Criptografia protege confidencialidade (e, em alguns casos, integridade/autenticidade) de dados em trânsito e em repouso. O valor real depende de gestão de chaves (KMS/HSM), rotação e controle de acesso.

  • Em trânsito: TLS entre cliente e servidor e entre serviços internos.
  • Em repouso: criptografia de disco/volume, banco de dados, objetos e backups.
  • Gestão de chaves: rotação, segregação, auditoria, proteção contra extração.

Criptografia aplicada: simétrica, assimétrica, hash, certificados e TLS

Criptografia simétrica

Usa a mesma chave para cifrar e decifrar. É rápida e adequada para grandes volumes de dados.

  • Uso típico: criptografar arquivos, bancos, backups, payloads.
  • Ponto crítico: distribuição segura da chave (como entregar a chave sem expor?).
Exemplo mental: Sistema A e Sistema B compartilham uma chave secreta K. A cifra dados com K e B decifra com a mesma K.

Criptografia assimétrica

Usa um par de chaves: pública (compartilhável) e privada (secreta). O que uma chave faz, a outra desfaz, dependendo do uso.

  • Uso típico: troca segura de chaves, assinatura digital, autenticação, TLS.
  • Ponto crítico: é mais lenta; normalmente é usada para estabelecer confiança e depois negociar uma chave simétrica.
Exemplo mental (confidencialidade): A cifra com a chave pública de B, e só B consegue decifrar com a chave privada.

Hash (função de resumo)

Hash transforma uma entrada em uma saída de tamanho fixo. Boas funções hash são unidirecionais e resistentes a colisões. Hash não é criptografia de confidencialidade; é usado para integridade e verificação.

  • Uso típico: verificação de integridade de arquivos, impressão digital de dados, armazenamento seguro de senhas (com salt e algoritmo adequado).
  • Exemplo aplicado: comparar hash de um arquivo baixado com o hash publicado para detectar alteração.

Assinatura digital (integridade, autenticidade e não repúdio)

Assinatura digital geralmente usa criptografia assimétrica: o emissor assina com a chave privada e qualquer verificador valida com a chave pública. Isso prova que a mensagem veio do detentor da chave privada e não foi alterada.

  • Aplicação: assinatura de documentos, transações, mensagens entre sistemas, artefatos de software.

Certificados digitais

Um certificado digital liga uma chave pública a uma identidade (domínio, organização, serviço), assinado por uma Autoridade Certificadora (CA). Ele permite que clientes confiem que estão falando com o servidor correto.

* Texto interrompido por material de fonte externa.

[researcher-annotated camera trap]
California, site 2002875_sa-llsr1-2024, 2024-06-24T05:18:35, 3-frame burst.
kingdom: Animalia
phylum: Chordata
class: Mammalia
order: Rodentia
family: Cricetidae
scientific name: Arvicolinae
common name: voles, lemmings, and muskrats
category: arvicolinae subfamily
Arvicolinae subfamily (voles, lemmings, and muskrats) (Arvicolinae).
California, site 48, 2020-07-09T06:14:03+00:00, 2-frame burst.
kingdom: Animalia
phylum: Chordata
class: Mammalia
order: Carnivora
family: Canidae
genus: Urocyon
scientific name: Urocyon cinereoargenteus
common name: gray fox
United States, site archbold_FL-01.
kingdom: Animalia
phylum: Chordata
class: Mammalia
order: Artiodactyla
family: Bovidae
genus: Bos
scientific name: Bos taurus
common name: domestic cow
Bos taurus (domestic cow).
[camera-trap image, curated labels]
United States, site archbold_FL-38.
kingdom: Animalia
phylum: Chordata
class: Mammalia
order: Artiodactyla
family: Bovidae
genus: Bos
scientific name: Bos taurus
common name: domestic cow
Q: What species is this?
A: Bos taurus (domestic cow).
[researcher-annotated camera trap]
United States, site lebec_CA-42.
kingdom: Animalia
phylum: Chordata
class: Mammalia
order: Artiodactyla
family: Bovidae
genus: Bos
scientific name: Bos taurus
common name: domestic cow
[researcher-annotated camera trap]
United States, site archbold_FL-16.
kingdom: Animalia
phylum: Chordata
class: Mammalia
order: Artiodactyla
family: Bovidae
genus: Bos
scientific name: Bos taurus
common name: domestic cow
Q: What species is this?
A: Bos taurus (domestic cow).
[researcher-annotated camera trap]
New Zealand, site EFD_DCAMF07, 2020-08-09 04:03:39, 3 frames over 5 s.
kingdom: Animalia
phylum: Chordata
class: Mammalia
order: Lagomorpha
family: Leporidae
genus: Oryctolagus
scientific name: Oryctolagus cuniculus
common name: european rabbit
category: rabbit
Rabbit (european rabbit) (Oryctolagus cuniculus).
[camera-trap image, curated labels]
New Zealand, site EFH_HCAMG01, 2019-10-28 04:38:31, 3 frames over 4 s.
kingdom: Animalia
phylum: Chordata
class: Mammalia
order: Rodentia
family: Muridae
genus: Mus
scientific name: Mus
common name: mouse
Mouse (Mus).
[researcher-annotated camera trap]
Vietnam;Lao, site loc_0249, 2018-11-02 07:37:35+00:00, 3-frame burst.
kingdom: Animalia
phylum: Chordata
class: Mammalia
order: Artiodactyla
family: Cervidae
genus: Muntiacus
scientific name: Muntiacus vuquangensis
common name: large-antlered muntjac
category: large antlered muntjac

  • Elementos comuns: sujeito (identidade), chave pública, validade, emissor (CA), cadeia de confiança.
  • Risco comum: certificado expirado ou cadeia incorreta derruba integrações; chave privada vazada compromete a identidade.

TLS na prática (o que acontece quando você acessa um canal seguro)

TLS é o protocolo que protege comunicação em rede, fornecendo confidencialidade e integridade. Em geral, ele combina assimétrica (para autenticação e negociação) com simétrica (para tráfego).

Fluxo aplicado (visão simplificada):

  • Cliente conecta ao servidor e solicita comunicação segura.
  • Servidor apresenta seu certificado (cadeia até uma CA confiável).
  • Cliente valida: domínio, validade, cadeia, revogação (quando aplicável).
  • Cliente e servidor negociam chaves de sessão (com mecanismos modernos de troca de chaves).
  • Tráfego passa a ser cifrado com criptografia simétrica usando a chave de sessão.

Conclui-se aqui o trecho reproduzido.